Von heute auf morgen wird die Welt eines 54-Jährigen auf den Kopf gestellt: Der bis dahin kerngesunde Mann wird plötzlich mit einer Krebsdiagnose konfrontiert. Was danach folgt, ist eine Reihe unvorstellbarer Vorkommnisse, die ihn seine Gesundheit und fast auch seinen Verstand kosten.

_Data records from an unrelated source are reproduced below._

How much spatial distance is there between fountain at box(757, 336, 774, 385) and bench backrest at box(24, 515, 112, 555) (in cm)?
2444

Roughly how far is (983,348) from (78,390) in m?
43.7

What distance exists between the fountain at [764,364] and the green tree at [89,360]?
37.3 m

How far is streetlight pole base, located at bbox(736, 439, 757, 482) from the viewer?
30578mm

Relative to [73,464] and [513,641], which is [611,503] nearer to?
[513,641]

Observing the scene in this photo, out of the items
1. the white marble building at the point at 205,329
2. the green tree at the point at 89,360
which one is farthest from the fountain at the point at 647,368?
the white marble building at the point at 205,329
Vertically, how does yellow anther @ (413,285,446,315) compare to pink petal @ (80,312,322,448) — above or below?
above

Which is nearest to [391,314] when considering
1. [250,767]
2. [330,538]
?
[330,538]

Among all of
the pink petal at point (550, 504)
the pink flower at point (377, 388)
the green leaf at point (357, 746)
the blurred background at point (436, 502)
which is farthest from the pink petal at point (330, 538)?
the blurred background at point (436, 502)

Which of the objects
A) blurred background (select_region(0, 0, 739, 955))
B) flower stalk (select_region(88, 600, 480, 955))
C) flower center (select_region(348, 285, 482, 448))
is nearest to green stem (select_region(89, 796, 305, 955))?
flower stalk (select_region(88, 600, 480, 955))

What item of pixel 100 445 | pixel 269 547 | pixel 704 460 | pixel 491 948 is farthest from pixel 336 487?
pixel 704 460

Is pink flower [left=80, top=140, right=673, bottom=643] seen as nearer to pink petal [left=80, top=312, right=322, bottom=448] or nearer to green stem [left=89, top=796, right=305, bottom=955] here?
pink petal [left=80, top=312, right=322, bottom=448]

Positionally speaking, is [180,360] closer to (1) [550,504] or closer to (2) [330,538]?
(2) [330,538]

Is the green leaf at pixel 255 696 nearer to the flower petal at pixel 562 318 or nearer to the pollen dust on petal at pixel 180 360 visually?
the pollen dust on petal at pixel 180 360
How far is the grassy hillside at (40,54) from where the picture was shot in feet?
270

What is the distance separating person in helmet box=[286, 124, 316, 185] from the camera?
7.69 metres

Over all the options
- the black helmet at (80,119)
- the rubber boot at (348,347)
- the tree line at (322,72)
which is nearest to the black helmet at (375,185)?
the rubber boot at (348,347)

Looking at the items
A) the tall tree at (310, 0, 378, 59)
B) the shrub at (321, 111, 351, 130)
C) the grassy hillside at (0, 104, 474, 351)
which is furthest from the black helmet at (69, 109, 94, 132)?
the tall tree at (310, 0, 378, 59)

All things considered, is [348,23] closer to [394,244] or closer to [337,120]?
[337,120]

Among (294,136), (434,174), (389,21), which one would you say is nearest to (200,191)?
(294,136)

Starke Schmerzen führen zu einer Opioid-Überdosis
Alles fängt mit der Diagnose Zungenkrebs an. Nach einer erfolgreichen Entfernung des Tumorgewebes bekommt der Mann eine Strahlentherapie. Es scheint gut zu laufen, bis er plötzlich über Nackenschmerzen klagt und seine Schulter nicht mehr richtig bewegen kann. Auch seine Stimmung wird durch die Schmerzen immer schlechter.
Die Ärzte gehen von einer sogenannten postoperativen Neuropathie aus, einer Beeinträchtigung der Nerven, schicken ihn aber auch in eine Klinik für Verhaltensmedizin, wo eine Anpassungsstörung mit Depression und Angstzuständen diagnostiziert wird. Es folgt eine mehrmonatige Psychotherapie sowie eine Behandlung mit Schmerzmitteln, Antidepressiva und Opioide wie Oxycodon und Methadon.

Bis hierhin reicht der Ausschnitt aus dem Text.